WORK TASK ->
An exact transcription of every entry is required. Images are not part of it.

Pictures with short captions
--
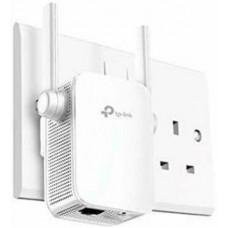 Bộ mở rộng sóng Wifi TP-LINK RE305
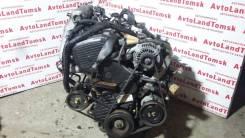 Контрактный двигатель 4SFE 2WD. Продажа, установка, гарантия, кредит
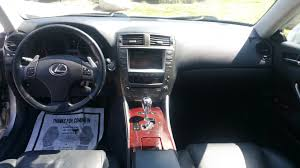 lexus is 250 center console 2007 lexus is250 purfect car auto broker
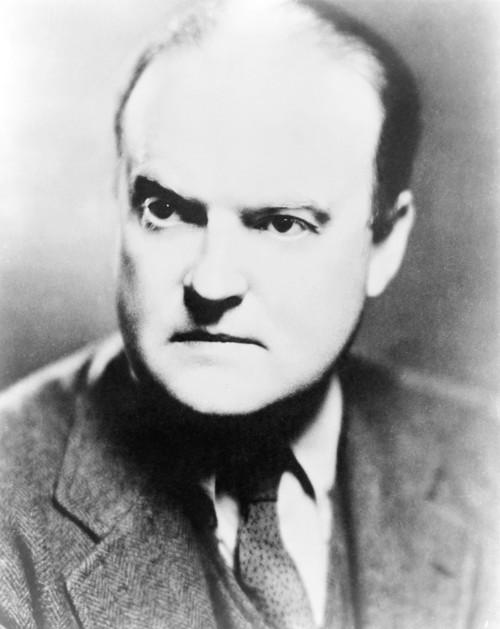 Edmund Wilson Editor And Prominent Literary Critic History - Item # VAREVCHISL004EC209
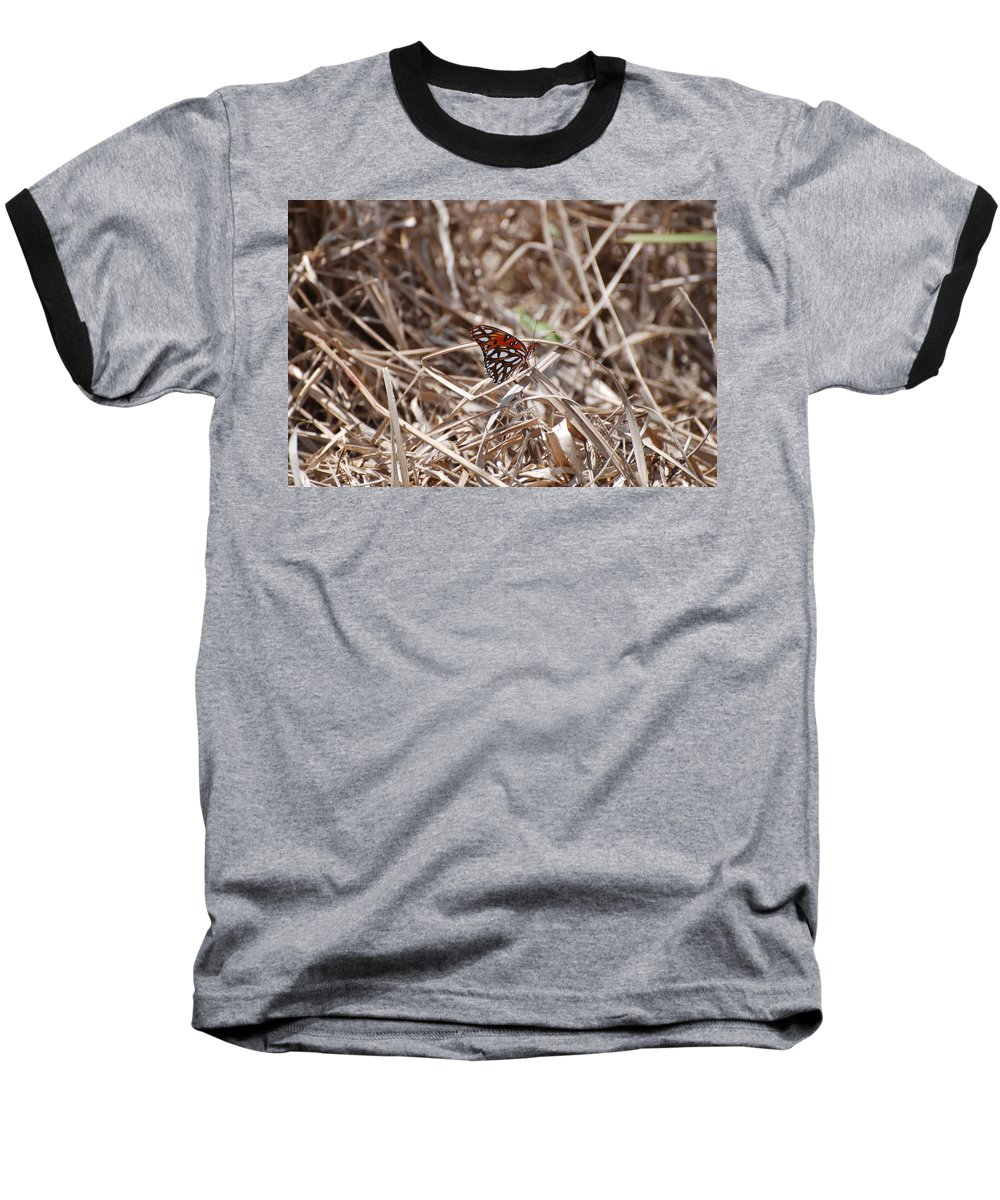 Butterfly Baseball T-Shirt featuring the photograph Wooden Butterfly by Rob Hans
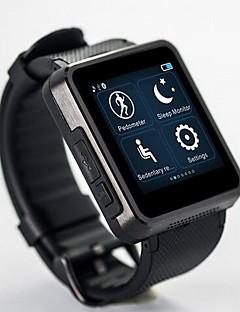 Men's Women's Sport Watch Smart Watch Digital Touch Screen Remote Control Calendar Alarm Pedometer Fitness Trackers Stopwatch Rubber Band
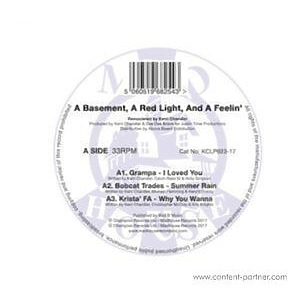 Various Artists - A Basement, A Red Light, And A Feelin (Madhouse Records)
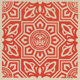 Shepard Fairey (b. 1970) Venice Pattern Set (three works), 2009 Screenprints in colors on cream speckled paper 18 x 1...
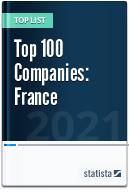 Top 100 Companies from All Industries, excluding banks (France)
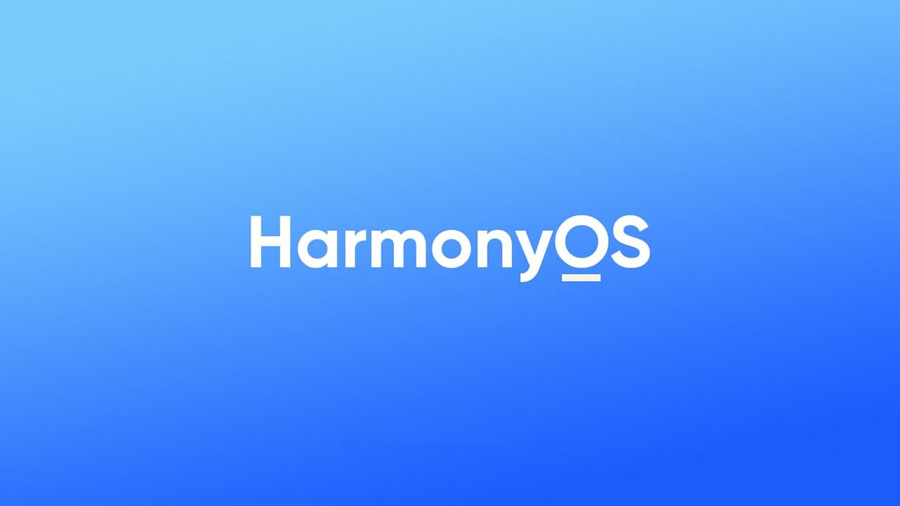 什么是HarmonyOS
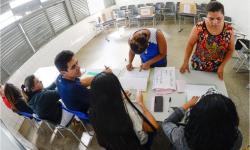 Escola de Planaltina diz sim à Gestão Compartilhada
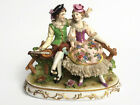 Rare Muller Volkstedt MV Germany Figurine Two Women On Bench Porcelain Lace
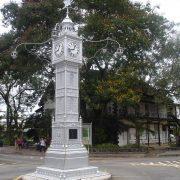 5. Big Ben Din Seychelles
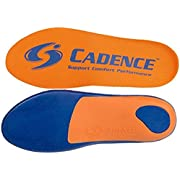 Cadence Insoles Orthotic Shoe Insoles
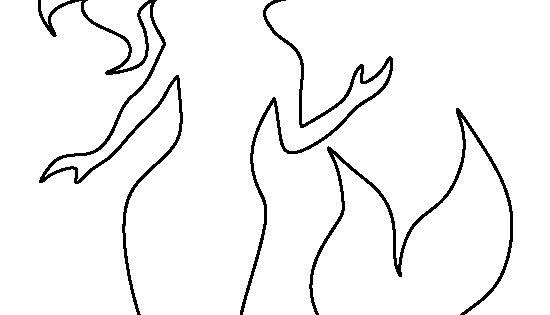 Mermaid pattern. Use the printable - 17.1KB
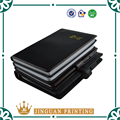 All size waterproff pu leather journal and notebook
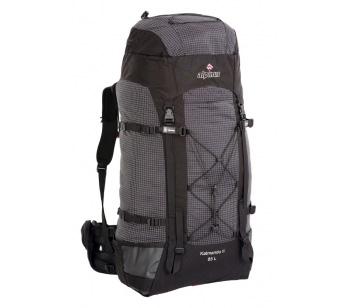 Рюкзак туристический alpinus katmandu 85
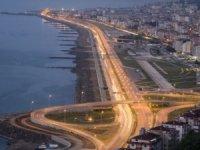 Trabzon'da hava ulaşımında aksama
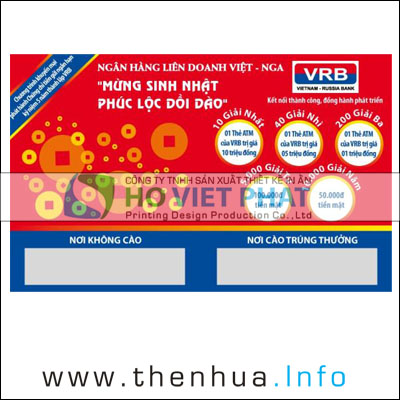 THE CAO TRUNG THUONG, In Thẻ Cào Tráng Bạc Kéo Lụa Giá Rẻ, In Thẻ Trúng Thưởng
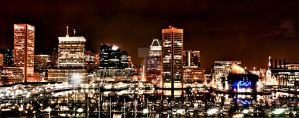 Baltimore Nite 2 by sumanprajapati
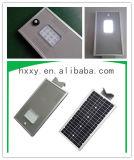1つの太陽街灯の18W中国の製造者すべて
--
EXPECTED OUTPUT ->
 Bộ mở rộng sóng Wifi TP-LINK RE305
 Контрактный двигатель 4SFE 2WD. Продажа, установка, гарантия, кредит
 lexus is 250 center console 2007 lexus is250 purfect car auto broker
 Edmund Wilson Editor And Prominent Literary Critic History - Item # VAREVCHISL004EC209
 Butterfly Baseball T-Shirt featuring the photograph Wooden Butterfly by Rob Hans
 Men's Women's Sport Watch Smart Watch Digital Touch Screen Remote Control Calendar Alarm Pedometer Fitness Trackers Stopwatch Rubber Band
 Various Artists - A Basement, A Red Light, And A Feelin (Madhouse Records)
 Shepard Fairey (b. 1970) Venice Pattern Set (three works), 2009 Screenprints in colors on cream speckled paper 18 x 1...
 Top 100 Companies from All Industries, excluding banks (France)
 什么是HarmonyOS
 Escola de Planaltina diz sim à Gestão Compartilhada
 Rare Muller Volkstedt MV Germany Figurine Two Women On Bench Porcelain Lace
 5. Big Ben Din Seychelles
 Cadence Insoles Orthotic Shoe Insoles
 Mermaid pattern. Use the printable - 17.1KB
 All size waterproff pu leather journal and notebook
 Рюкзак туристический alpinus katmandu 85
 Trabzon'da hava ulaşımında aksama
 THE CAO TRUNG THUONG, In Thẻ Cào Tráng Bạc Kéo Lụa Giá Rẻ, In Thẻ Trúng Thưởng
 Baltimore Nite 2 by sumanprajapati
1つの太陽街灯の18W中国の製造者すべて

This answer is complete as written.